*** GIVEN PASSAGE ***

Single-subject Multi-contrast MRI Super-resolution via Implicit Neural Representations

TL;DR

The paper tackles the lack of isotropic high-resolution MR data by enabling subject-specific, multi-contrast super-resolution from two LR scans. It introduces a joint implicit neural representation with a split-head architecture that shares anatomy while preserving contrast-specific detail. Mutual Information ($MI$) is used both as an evaluation metric and as an early stopping criterion, with results showing convergence toward an optimum $MI$. Experiments on BraTS, MSSEG, and cMS datasets demonstrate improved PSNR/SSIM/LPIPS and preservation of lesions, indicating potential to reduce scan time and bias in clinical practice.

Abstract

Clinical routine and retrospective cohorts commonly include multi-parametric Magnetic Resonance Imaging; however, they are mostly acquired in different anisotropic 2D views due to signal-to-noise-ratio and scan-time constraints. Thus acquired views suffer from poor out-of-plane resolution and affect downstream volumetric image analysis that typically requires isotropic 3D scans. Combining different views of multi-contrast scans into high-resolution isotropic 3D scans is challenging due to the lack of a large training cohort, which calls for a subject-specific framework. This work proposes a novel solution to this problem leveraging Implicit Neural Representations (INR). Our proposed INR jointly learns two different contrasts of complementary views in a continuous spatial function and benefits from exchanging anatomical information between them. Trained within minutes on a single commodity GPU, our model provides realistic super-resolution across different pairs of contrasts in our experiments with three datasets. Using Mutual Information (MI) as a metric, we find that our model converges to an optimum MI amongst sequences, achieving anatomically faithful reconstruction. Code is available at: https://github.com/jqmcginnis/multi_contrast_inr/

Figures (4)

• Figure 1: Overview of our proposed approach (best viewed in full screen). a) Given a realistic clinical scenario, two MRI contrasts are acquired in complementary 2D views. b) Our proposed INR models both contrast from the supervision available in the 2D scans and, by doing so, learn to transfer knowledge from in-plane measurements to out-of-plane of the other contrast. Although our model is trained on MSELoss only for the observed coordinates, it constructs a continuous function space, converging to an optimum state of mutual information between the contrasts on the global space of $\Omega$. c) Once learned, we can sample an isotropic grid and obtain the anatomically faithful and pathology-preserving super-resolution.

*** End of GIVEN PASSAGE ***
*** DATA FOR ANALYSIS ***

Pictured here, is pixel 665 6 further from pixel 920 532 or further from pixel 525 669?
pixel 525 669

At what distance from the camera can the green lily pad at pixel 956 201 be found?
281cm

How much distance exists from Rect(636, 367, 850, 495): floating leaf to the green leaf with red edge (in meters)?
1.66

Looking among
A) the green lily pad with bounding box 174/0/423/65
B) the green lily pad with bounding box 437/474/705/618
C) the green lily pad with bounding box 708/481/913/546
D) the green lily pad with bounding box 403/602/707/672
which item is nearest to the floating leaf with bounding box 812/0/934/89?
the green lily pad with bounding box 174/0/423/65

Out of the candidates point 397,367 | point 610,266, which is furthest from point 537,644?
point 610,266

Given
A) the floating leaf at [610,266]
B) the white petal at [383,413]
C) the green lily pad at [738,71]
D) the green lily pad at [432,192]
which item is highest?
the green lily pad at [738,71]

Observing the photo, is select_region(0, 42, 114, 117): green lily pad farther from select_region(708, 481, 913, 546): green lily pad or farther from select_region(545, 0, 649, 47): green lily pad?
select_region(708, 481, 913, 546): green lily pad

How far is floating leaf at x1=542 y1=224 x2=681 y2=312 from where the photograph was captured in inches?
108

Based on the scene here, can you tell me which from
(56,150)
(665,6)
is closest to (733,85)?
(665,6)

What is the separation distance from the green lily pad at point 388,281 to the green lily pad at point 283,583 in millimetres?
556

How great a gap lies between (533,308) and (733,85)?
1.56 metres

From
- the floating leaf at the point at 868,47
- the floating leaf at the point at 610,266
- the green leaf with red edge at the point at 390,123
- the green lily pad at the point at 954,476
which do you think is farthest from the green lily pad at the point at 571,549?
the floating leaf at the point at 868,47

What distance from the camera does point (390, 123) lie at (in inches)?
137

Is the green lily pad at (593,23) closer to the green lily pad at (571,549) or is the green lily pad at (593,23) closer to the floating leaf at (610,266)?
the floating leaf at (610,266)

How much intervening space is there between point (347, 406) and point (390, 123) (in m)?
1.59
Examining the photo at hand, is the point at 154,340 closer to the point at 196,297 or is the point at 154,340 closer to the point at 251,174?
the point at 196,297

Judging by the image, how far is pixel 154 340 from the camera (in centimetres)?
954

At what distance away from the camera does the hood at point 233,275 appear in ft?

*** End of DATA FOR ANALYSIS ***

DIRECTIONS =
In the MRI super-resolution text, which three datasets were used in the experiments? Answer from the MRI super-resolution text alone.

SOLUTION =
BraTS, MSSEG, and cMS.